John Grant, like Jack Wright, was a man of few words, with a general air of melancholy. But, unlike the famous swordsman Wright, Grant was something of an intellectual who studied Latin and other foreign languages for pleasure. Beneath the melancholy surface, however, and the air of scholarly withdrawal lay an exceptionally resolute character. Grant refused, for example, to be browbeaten by the local poursuivants, and defied them so often and so forcibly that they began to flinch from searching Norbrook (despite the fact that the house was more often than not sheltering Catholic priests). It was a steadfastness, based on a belief in God’s blessing on what he did, which John Grant ‘obstinately’ maintained to the very last.1
Crucial to John Grant’s admission, beyond his Wintour marriage and his own strength of purpose, was the geographical position of Norbrook. Grant’s house, near Snitterfield in Warwickshire, a few miles north of Stratford-upon-Avon, was excellently situated from the conspirators’ point of view. First, it belonged in the great arc of Plotters’ houses which now spread like a fan across the midlands of England: from Harrowden and Ashby St Ledgers near Northampton to Huddington and Hindlip by Worcester – not too far from the Welsh Marches, wilder terrain which offered a prospect of escape. It was vital to be able to evade searches by fleeing to a safe – or at least recusant – house. In the past priests had often been saved by making their way under cover of darkness to a neighbouring refuge until the search was over, and then returning when the coast was clear. One of Salisbury’s intelligencers referred to such elusive prey as having the cunning of foxes: ‘changing burrows when they smell the wind that will bring the hunt towards them’.2 The town which lay at the centre of this recusant map was Stratford-upon-Avon.

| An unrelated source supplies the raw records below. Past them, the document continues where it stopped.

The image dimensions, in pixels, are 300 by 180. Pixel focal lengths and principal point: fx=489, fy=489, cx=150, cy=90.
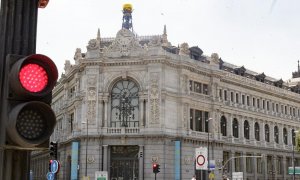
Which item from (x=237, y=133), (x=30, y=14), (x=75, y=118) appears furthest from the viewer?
(x=237, y=133)

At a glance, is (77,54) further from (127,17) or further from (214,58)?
(214,58)

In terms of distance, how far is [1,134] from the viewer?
3078mm

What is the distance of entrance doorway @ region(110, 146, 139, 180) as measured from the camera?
54.5 metres

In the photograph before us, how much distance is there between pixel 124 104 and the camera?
5594cm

Grant’s house, Norbrook, was not far from Lapworth, the house where Catesby had been born and brought up, which now belonged to Jack Wright.3 Then there was the Throckmorton house, Coughton Court, a few miles to the west, owned by Catesby’s uncle Thomas but equally for rent if necessary since the Throckmorton fortunes were heavily depleted by recusancy. Baddesley Clinton lay to the east.
In order to understand how the midlands of England could constitute, with luck, a kind of sanctuary for recusants, it is necessary to project the imagination back to Shakespeare’s country (and Shakespeare’s native Forest of Arden) and away from the idea of an area dominated by the huge proliferating mass of today’s Birmingham, England’s second city. If Birmingham is removed from the mental map,* it will be seen that gentlemen could hunt (and plot) in this area, priests could take part in gentlemanly pursuits such as falconry, women could conduct their great households, including these priests as musicians or tutors, just so long as local loyalties remained on their side.
The reference to Shakespeare’s country is an appropriate one. We shall find the Gunpowder Plot providing inspiration in a series of intricate ways for one of Shakespeare’s greatest plays – Macbeth – and that again is not a coincidence. Stratford, celebrated as Shakespeare’s birthplace, was also the focus of his family’s life. The playwright’s father received a copy of The Spiritual Testament of St Charles Borromeo from Father Edmund Campion at Sir William Catesby’s Lapworth house. Shakespeare’s mother, from the recusant family of Arden, had property at Norbrook where John Grant lived and Shakespeare himself bought property at New Place in the centre of Stratford, in July 1605, in anticipation of his eventual retirement back to his birthplace.4
In London, the circles in which Shakespeare moved also meshed with those of the conspirators. This was the world of the Mermaid Tavern, where Catesby and his friends were inclined to dine and which was hosted by William Shakespeare’s ‘dearest friend’ (he witnessed a mortgage for him) William Johnson. This meshing had been true at least since the time of the Essex Rising, which had involved Shakespeare’s patron Lord Southampton, who went to prison for it, as well as Catesby, Jack Wright and Tom Wintour.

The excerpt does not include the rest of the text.